New MIT Sloan Majors Draw Students

MIT Sloan School of Management

MIT Sloan School of Management

Last year only nine MIT students declared a business major. This year, there were more than twice as many, likely thanks to a major department restructuring.

In January, MIT Sloan announced it would no longer have a single business major with specialized concentrations in finance, marketing, or information technology. Instead, Sloan students may now pick between three majors: finance, business analytics, and management.

“There had been less and less interest in our major over the past few years. But there was a lot of popularity in business analytics and finance, and we saw opportunities to create very attractive majors for the undergraduates,” says Professor Jim Orlin, who served on a committee investigating whether the new majors were a good idea. Orlin is also the chair of undergraduate education at MIT Sloan, and will head the new business analytics major.

The three new majors will replace the old one, and Orlin says they’ll be more in-depth and will have fewer breadth requirements. Ideally, they’ll be more fine-tuned to students’ interests, he says, and will better prepare students for specific careers.

“There are a lot of careers in finance and business analytics,” Orlin says. “And then we wanted the remaining major, management, to be as flexible as we could make it, for students with a different interest in business.”

INCOMING STUDENTS MORE THAN DOUBLED

In January, Jake Cohen, senior associate dean of MIT Sloan’s undergraduate and master’s programs, told Poets&Quants they hoped the new majors would draw more students to the business major.

MIT students declare majors at the end of their freshman year. This past spring, 25 students declared for one of the three new business majors. Four went to management, 10 to business analytics, and 11 to finance.

Up from nine total, it’s a notable increase. Orlin says he also expects to see more in coming years, because they only announced the majors in January. And he says a lot of MIT students have double majors, so more are likely to join as incoming juniors.

NEW CLASSES INTRODUCED FOR BUSINESS ANALYTICS

The increase in students is likely because the new majors will allow students to focus on specific topics, with fewer general requirements. In the business analytics major, which Orlin will be heading up, there will be eight required courses, six of which are technical.

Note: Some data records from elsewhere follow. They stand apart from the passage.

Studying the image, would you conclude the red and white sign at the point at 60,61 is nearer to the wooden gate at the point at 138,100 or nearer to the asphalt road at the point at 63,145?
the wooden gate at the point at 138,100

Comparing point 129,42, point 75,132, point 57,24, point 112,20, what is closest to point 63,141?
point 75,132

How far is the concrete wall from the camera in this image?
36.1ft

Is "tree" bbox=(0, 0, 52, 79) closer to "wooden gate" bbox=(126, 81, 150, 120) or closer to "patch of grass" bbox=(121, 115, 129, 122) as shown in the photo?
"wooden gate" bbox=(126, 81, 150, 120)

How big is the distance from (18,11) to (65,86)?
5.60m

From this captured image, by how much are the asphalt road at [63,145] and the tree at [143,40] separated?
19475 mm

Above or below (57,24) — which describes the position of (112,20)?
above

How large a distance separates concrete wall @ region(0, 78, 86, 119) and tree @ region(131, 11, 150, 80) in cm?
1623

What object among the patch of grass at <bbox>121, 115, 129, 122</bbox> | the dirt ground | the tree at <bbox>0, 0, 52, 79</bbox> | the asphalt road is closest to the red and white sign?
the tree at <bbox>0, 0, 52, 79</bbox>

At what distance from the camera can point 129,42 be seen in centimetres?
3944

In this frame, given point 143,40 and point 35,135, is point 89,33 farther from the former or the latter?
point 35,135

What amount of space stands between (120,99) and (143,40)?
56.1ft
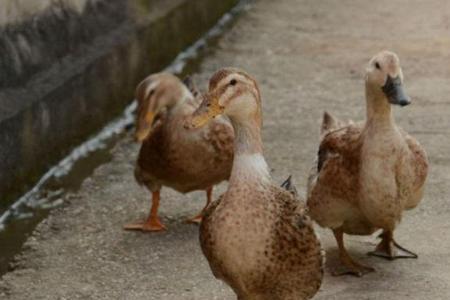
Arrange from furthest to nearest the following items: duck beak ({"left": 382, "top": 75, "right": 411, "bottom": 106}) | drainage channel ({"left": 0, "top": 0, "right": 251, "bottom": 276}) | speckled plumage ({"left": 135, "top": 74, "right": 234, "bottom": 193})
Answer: drainage channel ({"left": 0, "top": 0, "right": 251, "bottom": 276}) → speckled plumage ({"left": 135, "top": 74, "right": 234, "bottom": 193}) → duck beak ({"left": 382, "top": 75, "right": 411, "bottom": 106})

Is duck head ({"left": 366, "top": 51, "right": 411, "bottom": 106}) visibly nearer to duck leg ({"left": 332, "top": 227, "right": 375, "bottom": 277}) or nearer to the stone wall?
duck leg ({"left": 332, "top": 227, "right": 375, "bottom": 277})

The technical classes are computer programming, optimization, stochastic models in business analytics (decision-making under uncertainty), probability, statistics, and machine learning. The other two are organizational studies for business analysts and communicating with data, which Orlin says is highly important, as he expects students will frequently have to communicate quantitative information to people who aren’t very quantitative.

Several of these are new to Sloan. Communicating with data was taught for the first time last spring, and organizational students and stochastic models in business analytics will be introduced in the fall.